Texto y fotos: Kenyi Yoshino
Hay artistas capaces de llenar un teatro con solo abrir la boca, sin buscar exhibiciones, sin subir el volumen, sin necesidad de demostrar nada. Lizz Wright pertenece a ese grupo pequeño y privilegiado de voces que te abrazan desde el primer segundo y te sostienen durante todo el concierto sin que te des cuenta. Lo de anoche en el Fernán Gómez fue exactamente eso: un viaje íntimo, cálido y profundamente humano.
La sala estaba llena y, aun así, el ambiente era casi de susurro. Wright apareció sin estridencias, con esa serenidad que la caracteriza, y desde la primera frase quedó claro que no íbamos a ver un directo basado en acrobacias vocales ni en buscar el aplauso fácil. Su propuesta va por otro camino. Va de transmitir, de dejar que cada canción respire, de construir un clima donde el tiempo pierde importancia y lo único que importa es lo que está pasando delante de ti.

Hubo momentos en los que el teatro entero parecía contener la respiración. Ese tipo de silencio solo lo generan los artistas que entienden que la emoción no necesita volumen, que la intensidad también puede ser suave, que la profundidad se puede trabajar desde la calma. Wright manejó el tempo con una conciencia absoluta, jugando con pausas, dinámicas y miradas que decían tanto como las propias canciones.

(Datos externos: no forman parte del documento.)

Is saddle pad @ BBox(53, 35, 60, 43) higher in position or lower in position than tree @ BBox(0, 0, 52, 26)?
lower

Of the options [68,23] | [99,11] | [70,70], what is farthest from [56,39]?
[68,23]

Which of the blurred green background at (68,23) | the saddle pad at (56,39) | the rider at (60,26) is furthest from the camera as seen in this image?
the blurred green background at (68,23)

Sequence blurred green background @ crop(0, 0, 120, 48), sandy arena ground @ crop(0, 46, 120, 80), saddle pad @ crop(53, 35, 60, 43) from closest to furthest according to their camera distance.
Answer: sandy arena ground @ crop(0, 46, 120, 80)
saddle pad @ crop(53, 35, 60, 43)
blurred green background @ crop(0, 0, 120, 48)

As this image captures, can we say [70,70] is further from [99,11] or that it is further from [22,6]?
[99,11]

Su banda, discreta y precisa, fue un apoyo impecable. Nada sobresalía por encima de lo necesario, nada buscaba protagonismo. Todo estaba al servicio de la voz y del ambiente. Detalles sutiles en la guitarra, un contrabajo con una presencia cálida y unas líneas de piano que parecían flotar entre la luz tenue del teatro. Un equilibrio perfecto para un repertorio que se mueve entre el gospel, el soul más orgánico y pequeñas pinceladas de jazz.

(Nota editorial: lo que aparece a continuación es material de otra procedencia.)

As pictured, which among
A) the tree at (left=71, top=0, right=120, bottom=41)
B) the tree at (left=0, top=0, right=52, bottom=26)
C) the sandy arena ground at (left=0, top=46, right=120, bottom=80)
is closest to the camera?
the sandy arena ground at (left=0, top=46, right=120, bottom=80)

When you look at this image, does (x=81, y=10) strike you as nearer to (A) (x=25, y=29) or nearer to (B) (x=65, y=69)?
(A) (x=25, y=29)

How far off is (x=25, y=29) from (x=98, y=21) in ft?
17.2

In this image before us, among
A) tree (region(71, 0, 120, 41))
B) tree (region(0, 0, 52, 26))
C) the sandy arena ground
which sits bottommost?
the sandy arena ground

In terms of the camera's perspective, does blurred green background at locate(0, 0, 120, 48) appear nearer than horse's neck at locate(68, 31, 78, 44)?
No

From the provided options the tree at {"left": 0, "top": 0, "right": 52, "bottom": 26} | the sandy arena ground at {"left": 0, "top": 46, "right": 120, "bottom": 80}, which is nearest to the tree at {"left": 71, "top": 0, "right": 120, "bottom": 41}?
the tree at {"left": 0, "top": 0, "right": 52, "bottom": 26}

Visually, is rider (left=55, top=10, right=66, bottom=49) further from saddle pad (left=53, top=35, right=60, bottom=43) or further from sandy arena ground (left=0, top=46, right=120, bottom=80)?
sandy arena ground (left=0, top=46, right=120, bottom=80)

El sonido del Fernán Gómez acompañó de manera impecable. Pocas salas en Madrid permiten que una voz como la suya se escuche con esta claridad y esta calidez, sin artificios, sin interferencias, dejando que cada matiz llegue hasta el último asiento. Es una delicia ver un concierto así en un espacio tan agradecido acústicamente.
En un mundo que parece empeñado en ir siempre un paso por delante, fue un lujo sentarse a vivir un directo que no tiene prisa por llegar a ningún sitio. Esa es la magia de este tipo de propuestas, donde lo “espectacular” no depende de la intensidad sino del control, del espacio, de la honestidad absoluta con la propia música.

Quedan ya muy pocos conciertos del Festival Internacional de Jazz de Madrid de este año. Si tienen ocasión, aprovechen. No siempre se viven noches así, y cuando llegan, se agradecen mucho más de lo que uno espera.